WRITTEN TASK: Reproduce each line exactly.

ITEMS:
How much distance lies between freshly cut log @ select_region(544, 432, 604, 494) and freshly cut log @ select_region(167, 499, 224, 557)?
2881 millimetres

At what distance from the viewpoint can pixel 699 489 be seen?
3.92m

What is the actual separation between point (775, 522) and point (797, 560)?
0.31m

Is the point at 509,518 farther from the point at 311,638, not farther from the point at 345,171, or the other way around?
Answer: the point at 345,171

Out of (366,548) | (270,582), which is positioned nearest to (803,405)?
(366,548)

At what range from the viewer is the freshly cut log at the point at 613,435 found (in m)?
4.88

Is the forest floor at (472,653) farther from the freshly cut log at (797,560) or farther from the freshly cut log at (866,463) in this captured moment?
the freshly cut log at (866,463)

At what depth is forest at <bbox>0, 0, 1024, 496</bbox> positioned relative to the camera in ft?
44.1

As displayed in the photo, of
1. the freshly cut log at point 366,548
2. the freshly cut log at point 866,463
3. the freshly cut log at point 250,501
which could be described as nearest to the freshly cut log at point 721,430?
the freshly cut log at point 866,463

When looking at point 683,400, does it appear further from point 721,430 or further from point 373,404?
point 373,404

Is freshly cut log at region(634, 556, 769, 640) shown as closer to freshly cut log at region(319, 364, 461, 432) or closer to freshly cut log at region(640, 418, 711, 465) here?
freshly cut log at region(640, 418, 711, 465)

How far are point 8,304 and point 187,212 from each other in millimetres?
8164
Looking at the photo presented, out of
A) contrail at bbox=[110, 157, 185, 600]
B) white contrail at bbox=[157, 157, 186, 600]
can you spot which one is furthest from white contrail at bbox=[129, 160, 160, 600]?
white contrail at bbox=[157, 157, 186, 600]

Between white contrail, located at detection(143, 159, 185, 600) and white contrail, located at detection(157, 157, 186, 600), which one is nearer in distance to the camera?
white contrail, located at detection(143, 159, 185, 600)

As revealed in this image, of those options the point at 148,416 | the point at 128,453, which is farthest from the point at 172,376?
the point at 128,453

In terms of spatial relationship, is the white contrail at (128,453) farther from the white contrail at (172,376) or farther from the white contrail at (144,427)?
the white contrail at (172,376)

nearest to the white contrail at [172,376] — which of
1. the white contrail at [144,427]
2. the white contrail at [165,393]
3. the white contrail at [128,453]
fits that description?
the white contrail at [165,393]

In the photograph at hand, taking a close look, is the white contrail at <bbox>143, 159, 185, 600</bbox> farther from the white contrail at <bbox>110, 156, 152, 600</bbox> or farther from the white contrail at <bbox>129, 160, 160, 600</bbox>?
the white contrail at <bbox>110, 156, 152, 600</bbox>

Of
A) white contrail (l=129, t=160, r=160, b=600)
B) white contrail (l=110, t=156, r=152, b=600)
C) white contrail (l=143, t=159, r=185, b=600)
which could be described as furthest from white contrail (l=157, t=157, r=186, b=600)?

WORKED SOLUTION:
How much distance lies between freshly cut log @ select_region(544, 432, 604, 494) and freshly cut log @ select_region(167, 499, 224, 557)?
2881 millimetres

At what distance from the viewpoint can pixel 699 489 be seen?
3.92m

What is the actual separation between point (775, 522) and point (797, 560)?
0.31m

Is the point at 509,518 farther from the point at 311,638, not farther from the point at 345,171, or the other way around?
Answer: the point at 345,171

Out of (366,548) | (270,582), which is positioned nearest to (803,405)?
(366,548)

At what range from the viewer is the freshly cut log at the point at 613,435 found (in m)?
4.88

Is the forest floor at (472,653) farther from the freshly cut log at (797,560) or farther from the freshly cut log at (866,463) in this captured moment?
the freshly cut log at (866,463)

At what depth is forest at <bbox>0, 0, 1024, 496</bbox> positioned relative to the camera in ft?
44.1

As displayed in the photo, of
1. the freshly cut log at point 366,548
2. the freshly cut log at point 866,463
3. the freshly cut log at point 250,501
which could be described as nearest to the freshly cut log at point 721,430?
the freshly cut log at point 866,463

When looking at point 683,400, does it appear further from point 721,430 or further from point 373,404?
point 373,404

Is freshly cut log at region(634, 556, 769, 640) shown as closer to freshly cut log at region(319, 364, 461, 432) or closer to freshly cut log at region(640, 418, 711, 465) here?
freshly cut log at region(640, 418, 711, 465)

How far are point 8,304 and point 187,212 from each other in millimetres?
8164
Looking at the photo presented, out of
A) contrail at bbox=[110, 157, 185, 600]
B) white contrail at bbox=[157, 157, 186, 600]
can you spot which one is furthest from white contrail at bbox=[129, 160, 160, 600]?
white contrail at bbox=[157, 157, 186, 600]

Between white contrail, located at detection(143, 159, 185, 600) and white contrail, located at detection(157, 157, 186, 600), which one is nearer in distance to the camera?
white contrail, located at detection(143, 159, 185, 600)

As revealed in this image, of those options the point at 148,416 | the point at 128,453, which is farthest from the point at 172,376?
the point at 128,453

In terms of spatial relationship, is the white contrail at (128,453) farther from the white contrail at (172,376) or farther from the white contrail at (144,427)?
the white contrail at (172,376)

nearest to the white contrail at [172,376] — which of
1. the white contrail at [144,427]
2. the white contrail at [165,393]
3. the white contrail at [128,453]
fits that description?
the white contrail at [165,393]

In the photograph at hand, taking a close look, is the white contrail at <bbox>143, 159, 185, 600</bbox> farther from the white contrail at <bbox>110, 156, 152, 600</bbox> or farther from the white contrail at <bbox>129, 160, 160, 600</bbox>?
the white contrail at <bbox>110, 156, 152, 600</bbox>

Of
A) white contrail (l=129, t=160, r=160, b=600)
B) white contrail (l=110, t=156, r=152, b=600)
C) white contrail (l=143, t=159, r=185, b=600)
which could be described as furthest from white contrail (l=157, t=157, r=186, b=600)?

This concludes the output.